[Saved data entries]:
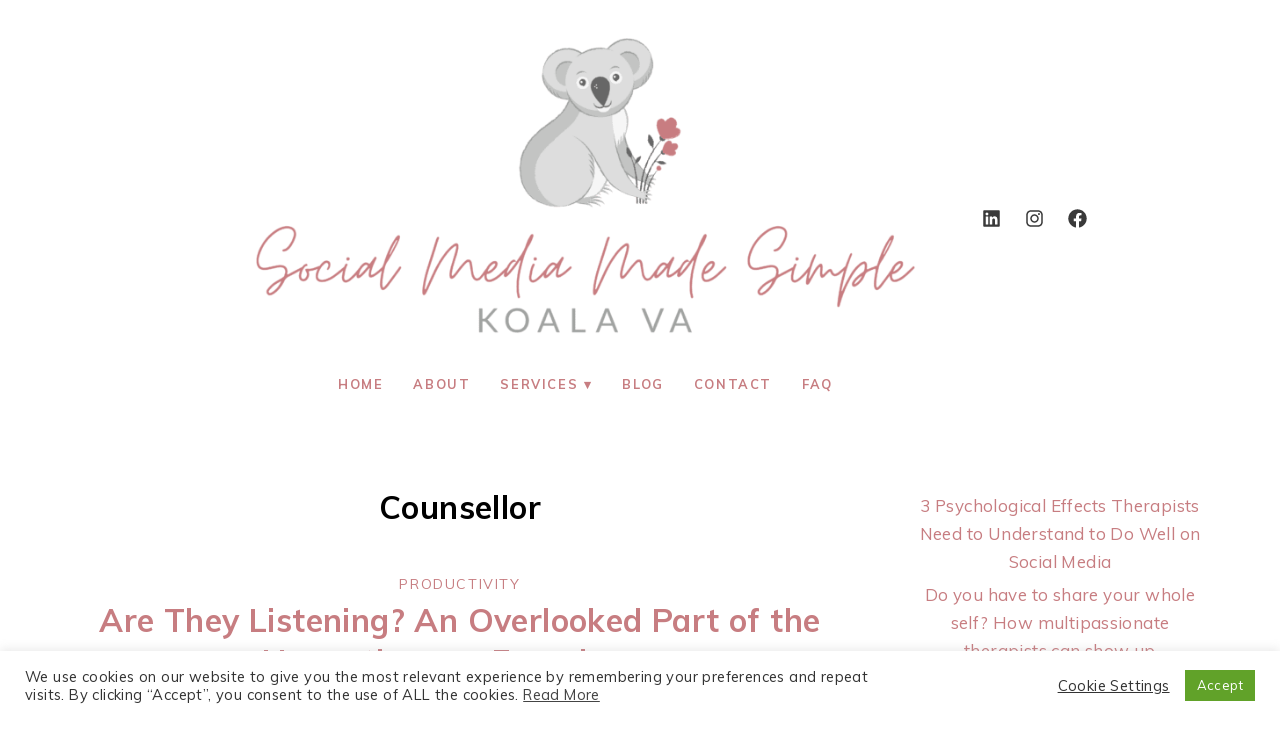

--- FILE ---
content_type: text/css
request_url: https://koalava.com/wp-content/themes/ChicServe/style-fonts.css?ver=6.9
body_size: -106
content:
@import url('https://fonts.googleapis.com/css2?family=Muli:ital,wght@0,400;0,600;0,700;0,800;0,900;1,400;1,600;1,700;1,800;1,900&display=swap');

h1, h2, h3, h4, h5, h6 {font-family: 'Muli', Arial, Verdana, Tahoma, Sans-serif; font-weight: 700;}
body {font-family: 'Muli', Arial, Verdana, Tahoma, Sans-serif; font-weight: 300;}
.nav, .woocommerce-Price-amount {font-family: 'Muli', Arial, Verdana, Tahoma, Sans-serif; font-weight: 700;}
.side-widget h5, .featured-widgets h6, .footer-widget h6, .footer-instagram-widget h6 {}
.post-read-more, .post-button, .nav li.nav-button a {font-family: 'Muli', Arial, Verdana, Tahoma, Sans-serif; font-weight: 600; line-height: 1rem;}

[Requirement]:
Exactly repeat the data above; the pictures do not belong in your copy.

[Solved exercise]:
--- FILE ---
content_type: text/css
request_url: https://koalava.com/wp-content/themes/ChicServe/style-fonts.css?ver=6.9
body_size: -106
content:
@import url('https://fonts.googleapis.com/css2?family=Muli:ital,wght@0,400;0,600;0,700;0,800;0,900;1,400;1,600;1,700;1,800;1,900&display=swap');

h1, h2, h3, h4, h5, h6 {font-family: 'Muli', Arial, Verdana, Tahoma, Sans-serif; font-weight: 700;}
body {font-family: 'Muli', Arial, Verdana, Tahoma, Sans-serif; font-weight: 300;}
.nav, .woocommerce-Price-amount {font-family: 'Muli', Arial, Verdana, Tahoma, Sans-serif; font-weight: 700;}
.side-widget h5, .featured-widgets h6, .footer-widget h6, .footer-instagram-widget h6 {}
.post-read-more, .post-button, .nav li.nav-button a {font-family: 'Muli', Arial, Verdana, Tahoma, Sans-serif; font-weight: 600; line-height: 1rem;}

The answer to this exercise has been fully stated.